[Start of Dataset]

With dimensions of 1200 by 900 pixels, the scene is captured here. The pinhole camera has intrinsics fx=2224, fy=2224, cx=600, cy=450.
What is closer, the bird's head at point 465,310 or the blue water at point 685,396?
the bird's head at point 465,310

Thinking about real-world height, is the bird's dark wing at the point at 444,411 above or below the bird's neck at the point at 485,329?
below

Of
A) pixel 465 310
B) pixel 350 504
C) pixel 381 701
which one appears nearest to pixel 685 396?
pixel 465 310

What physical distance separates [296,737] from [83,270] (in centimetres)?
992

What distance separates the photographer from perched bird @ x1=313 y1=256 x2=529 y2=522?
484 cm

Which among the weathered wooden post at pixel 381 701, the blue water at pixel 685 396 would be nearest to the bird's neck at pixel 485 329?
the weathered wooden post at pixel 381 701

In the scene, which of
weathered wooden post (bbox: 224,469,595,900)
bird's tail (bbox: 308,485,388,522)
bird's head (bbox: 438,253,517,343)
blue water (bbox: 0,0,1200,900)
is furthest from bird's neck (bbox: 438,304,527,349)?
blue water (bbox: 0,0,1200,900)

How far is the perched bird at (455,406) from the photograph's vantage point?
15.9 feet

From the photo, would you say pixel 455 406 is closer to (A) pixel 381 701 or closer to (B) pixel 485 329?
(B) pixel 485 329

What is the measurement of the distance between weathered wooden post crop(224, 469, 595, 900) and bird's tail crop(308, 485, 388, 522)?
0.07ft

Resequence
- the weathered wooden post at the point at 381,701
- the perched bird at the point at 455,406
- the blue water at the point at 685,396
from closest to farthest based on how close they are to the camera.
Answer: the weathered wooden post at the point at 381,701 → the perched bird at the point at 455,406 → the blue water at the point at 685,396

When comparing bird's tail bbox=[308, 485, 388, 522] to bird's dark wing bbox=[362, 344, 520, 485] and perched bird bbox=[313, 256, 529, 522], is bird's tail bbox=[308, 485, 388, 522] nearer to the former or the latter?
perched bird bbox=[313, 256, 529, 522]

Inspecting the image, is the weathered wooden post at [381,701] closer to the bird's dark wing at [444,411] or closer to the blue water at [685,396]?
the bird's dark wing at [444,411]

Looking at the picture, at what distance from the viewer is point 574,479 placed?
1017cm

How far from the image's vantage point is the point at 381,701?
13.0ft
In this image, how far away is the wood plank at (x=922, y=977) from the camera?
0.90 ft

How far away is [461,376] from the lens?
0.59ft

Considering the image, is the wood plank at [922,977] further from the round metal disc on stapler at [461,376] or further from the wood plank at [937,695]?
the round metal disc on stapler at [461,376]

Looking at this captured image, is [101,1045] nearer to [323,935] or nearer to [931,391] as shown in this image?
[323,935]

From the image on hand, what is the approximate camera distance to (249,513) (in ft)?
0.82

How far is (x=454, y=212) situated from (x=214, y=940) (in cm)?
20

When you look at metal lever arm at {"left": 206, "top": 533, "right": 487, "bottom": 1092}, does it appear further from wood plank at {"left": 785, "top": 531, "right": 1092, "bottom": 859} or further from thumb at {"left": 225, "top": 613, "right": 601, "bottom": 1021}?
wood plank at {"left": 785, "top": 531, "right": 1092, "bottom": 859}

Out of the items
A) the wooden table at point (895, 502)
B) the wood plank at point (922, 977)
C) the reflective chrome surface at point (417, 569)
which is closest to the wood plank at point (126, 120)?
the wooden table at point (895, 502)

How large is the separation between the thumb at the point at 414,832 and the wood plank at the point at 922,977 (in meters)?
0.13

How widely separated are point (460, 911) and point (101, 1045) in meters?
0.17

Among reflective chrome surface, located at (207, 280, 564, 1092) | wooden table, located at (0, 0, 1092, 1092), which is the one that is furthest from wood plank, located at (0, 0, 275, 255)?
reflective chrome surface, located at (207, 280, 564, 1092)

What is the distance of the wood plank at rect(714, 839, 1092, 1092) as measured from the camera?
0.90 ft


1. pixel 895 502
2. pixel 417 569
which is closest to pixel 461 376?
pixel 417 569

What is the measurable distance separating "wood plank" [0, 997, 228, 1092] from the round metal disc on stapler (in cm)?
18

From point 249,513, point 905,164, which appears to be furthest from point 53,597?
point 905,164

[End of Dataset]

Your instructions :: Copy all of the data above word for word.

Task result ::
With dimensions of 1200 by 900 pixels, the scene is captured here. The pinhole camera has intrinsics fx=2224, fy=2224, cx=600, cy=450.
What is closer, the bird's head at point 465,310 or the blue water at point 685,396?
the bird's head at point 465,310

Thinking about real-world height, is the bird's dark wing at the point at 444,411 above or below the bird's neck at the point at 485,329?
below

Of
A) pixel 465 310
B) pixel 350 504
C) pixel 381 701
which one appears nearest to pixel 685 396?
pixel 465 310

What physical distance separates [296,737] from [83,270] (in centimetres)?
992

What distance separates the photographer from perched bird @ x1=313 y1=256 x2=529 y2=522?
484 cm

Which among the weathered wooden post at pixel 381 701, the blue water at pixel 685 396 would be nearest to the bird's neck at pixel 485 329?
the weathered wooden post at pixel 381 701

In the scene, which of
weathered wooden post (bbox: 224,469,595,900)
bird's tail (bbox: 308,485,388,522)
bird's head (bbox: 438,253,517,343)
blue water (bbox: 0,0,1200,900)
is furthest from bird's neck (bbox: 438,304,527,349)?
blue water (bbox: 0,0,1200,900)

How far is the perched bird at (455,406) from the photograph's vantage point?
15.9 feet

From the photo, would you say pixel 455 406 is closer to (A) pixel 381 701 or closer to (B) pixel 485 329?
(B) pixel 485 329

What is the measurement of the distance between weathered wooden post crop(224, 469, 595, 900) and bird's tail crop(308, 485, 388, 522)?
0.07ft

Resequence
- the weathered wooden post at the point at 381,701
- the perched bird at the point at 455,406
- the blue water at the point at 685,396
from closest to farthest based on how close they are to the camera.
Answer: the weathered wooden post at the point at 381,701 → the perched bird at the point at 455,406 → the blue water at the point at 685,396

When comparing bird's tail bbox=[308, 485, 388, 522] to bird's dark wing bbox=[362, 344, 520, 485] and perched bird bbox=[313, 256, 529, 522], is bird's tail bbox=[308, 485, 388, 522] nearer to the former or the latter?
perched bird bbox=[313, 256, 529, 522]

Inspecting the image, is the weathered wooden post at [381,701] closer to the bird's dark wing at [444,411] or closer to the blue water at [685,396]?
the bird's dark wing at [444,411]

Looking at the picture, at what distance from the viewer is point 574,479 placed?
1017cm

How far from the image's vantage point is the point at 381,701?
13.0ft
In this image, how far away is the wood plank at (x=922, y=977) from the camera?
0.90 ft

How far away is [461,376] from the lens?
0.59ft

Considering the image, is the wood plank at [922,977] further from the round metal disc on stapler at [461,376] or further from the wood plank at [937,695]?
the round metal disc on stapler at [461,376]

Looking at this captured image, is [101,1045] nearer to [323,935] or nearer to [931,391] as shown in this image?
[323,935]

From the image on hand, what is the approximate camera distance to (249,513) (in ft)?
0.82

How far is (x=454, y=212) situated from (x=214, y=940) (in cm)?
20

When you look at metal lever arm at {"left": 206, "top": 533, "right": 487, "bottom": 1092}, does it appear further from wood plank at {"left": 785, "top": 531, "right": 1092, "bottom": 859} or further from thumb at {"left": 225, "top": 613, "right": 601, "bottom": 1021}?
wood plank at {"left": 785, "top": 531, "right": 1092, "bottom": 859}

Out of the items
A) the wooden table at point (895, 502)
B) the wood plank at point (922, 977)
C) the reflective chrome surface at point (417, 569)
which is closest to the wood plank at point (126, 120)?
the wooden table at point (895, 502)

How large is the separation between the thumb at the point at 414,832 and the wood plank at the point at 922,977 (in meters)?
0.13

How widely separated are point (460, 911) and point (101, 1045) in meters?
0.17

Among reflective chrome surface, located at (207, 280, 564, 1092) | wooden table, located at (0, 0, 1092, 1092), which is the one that is furthest from wood plank, located at (0, 0, 275, 255)?
reflective chrome surface, located at (207, 280, 564, 1092)

What is the distance of the wood plank at rect(714, 839, 1092, 1092) as measured from the camera?
0.90 ft


1. pixel 895 502
2. pixel 417 569
which is closest to pixel 461 376?
pixel 417 569

What is the measurable distance separating "wood plank" [0, 997, 228, 1092] from the round metal disc on stapler (in cm)?
18

From point 249,513, point 905,164, which appears to be furthest from point 53,597?
point 905,164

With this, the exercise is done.